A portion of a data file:
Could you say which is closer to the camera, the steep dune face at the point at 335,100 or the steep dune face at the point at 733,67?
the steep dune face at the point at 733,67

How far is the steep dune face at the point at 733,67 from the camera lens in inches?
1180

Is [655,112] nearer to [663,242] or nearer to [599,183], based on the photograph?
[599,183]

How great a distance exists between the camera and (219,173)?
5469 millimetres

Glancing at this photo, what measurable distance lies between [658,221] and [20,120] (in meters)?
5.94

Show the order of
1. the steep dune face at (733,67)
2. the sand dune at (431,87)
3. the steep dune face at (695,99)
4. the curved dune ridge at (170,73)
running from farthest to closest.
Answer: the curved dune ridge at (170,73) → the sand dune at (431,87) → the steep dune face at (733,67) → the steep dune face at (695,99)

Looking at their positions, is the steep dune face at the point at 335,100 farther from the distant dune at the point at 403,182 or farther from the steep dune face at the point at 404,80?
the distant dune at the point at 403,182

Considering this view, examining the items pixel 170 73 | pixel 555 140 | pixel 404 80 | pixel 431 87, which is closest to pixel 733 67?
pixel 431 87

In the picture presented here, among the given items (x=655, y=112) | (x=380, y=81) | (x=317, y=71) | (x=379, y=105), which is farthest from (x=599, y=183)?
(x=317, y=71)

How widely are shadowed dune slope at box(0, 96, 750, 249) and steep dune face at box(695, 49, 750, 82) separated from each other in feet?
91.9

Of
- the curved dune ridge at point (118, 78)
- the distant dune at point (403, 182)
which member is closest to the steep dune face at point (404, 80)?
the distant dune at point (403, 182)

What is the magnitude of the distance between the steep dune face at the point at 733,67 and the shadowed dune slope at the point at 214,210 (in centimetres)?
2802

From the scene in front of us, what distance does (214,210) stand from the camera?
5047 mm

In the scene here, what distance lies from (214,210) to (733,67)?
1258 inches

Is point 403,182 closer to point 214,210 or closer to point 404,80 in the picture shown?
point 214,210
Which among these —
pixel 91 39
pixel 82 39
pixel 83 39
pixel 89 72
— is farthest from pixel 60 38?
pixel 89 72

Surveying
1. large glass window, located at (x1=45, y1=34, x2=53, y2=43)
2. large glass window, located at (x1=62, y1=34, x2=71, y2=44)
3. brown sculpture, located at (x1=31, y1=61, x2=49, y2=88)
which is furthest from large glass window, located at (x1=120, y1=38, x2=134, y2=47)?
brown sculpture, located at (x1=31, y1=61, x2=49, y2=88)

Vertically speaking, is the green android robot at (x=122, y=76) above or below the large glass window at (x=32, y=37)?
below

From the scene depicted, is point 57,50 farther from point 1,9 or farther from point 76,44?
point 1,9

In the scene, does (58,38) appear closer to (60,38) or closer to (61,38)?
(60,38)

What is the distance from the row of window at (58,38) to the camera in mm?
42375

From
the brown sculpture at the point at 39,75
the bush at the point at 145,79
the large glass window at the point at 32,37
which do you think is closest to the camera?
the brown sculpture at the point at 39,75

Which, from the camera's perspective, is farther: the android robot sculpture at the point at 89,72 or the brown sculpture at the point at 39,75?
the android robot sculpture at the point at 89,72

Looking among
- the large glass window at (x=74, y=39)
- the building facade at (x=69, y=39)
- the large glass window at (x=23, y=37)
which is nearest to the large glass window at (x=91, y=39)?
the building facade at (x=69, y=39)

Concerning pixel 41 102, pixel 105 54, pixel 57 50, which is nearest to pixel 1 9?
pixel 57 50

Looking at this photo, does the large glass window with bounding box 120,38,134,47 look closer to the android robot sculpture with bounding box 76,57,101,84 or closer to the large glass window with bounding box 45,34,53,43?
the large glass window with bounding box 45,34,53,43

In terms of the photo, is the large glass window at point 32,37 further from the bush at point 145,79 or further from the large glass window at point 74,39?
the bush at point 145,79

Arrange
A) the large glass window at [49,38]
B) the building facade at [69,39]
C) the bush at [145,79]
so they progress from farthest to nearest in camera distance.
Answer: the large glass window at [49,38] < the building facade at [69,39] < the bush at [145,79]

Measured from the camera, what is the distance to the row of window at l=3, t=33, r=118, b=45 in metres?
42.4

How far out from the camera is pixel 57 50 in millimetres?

WRITTEN TASK:
Copy the data word for word, from its first line down through the line that contains "Answer: the curved".

RESPONSE:
Could you say which is closer to the camera, the steep dune face at the point at 335,100 or the steep dune face at the point at 733,67?
the steep dune face at the point at 733,67

How far is the steep dune face at the point at 733,67 from the camera lens in inches?
1180

Is [655,112] nearer to [663,242] or nearer to [599,183], based on the photograph?
[599,183]

How great a distance exists between the camera and (219,173)?
5469 millimetres

Glancing at this photo, what measurable distance lies between [658,221] and [20,120] (in meters)?
5.94

Show the order of
1. the steep dune face at (733,67)
2. the sand dune at (431,87)
3. the steep dune face at (695,99)
4. the curved dune ridge at (170,73)
running from farthest to closest.
Answer: the curved dune ridge at (170,73) → the sand dune at (431,87) → the steep dune face at (733,67) → the steep dune face at (695,99)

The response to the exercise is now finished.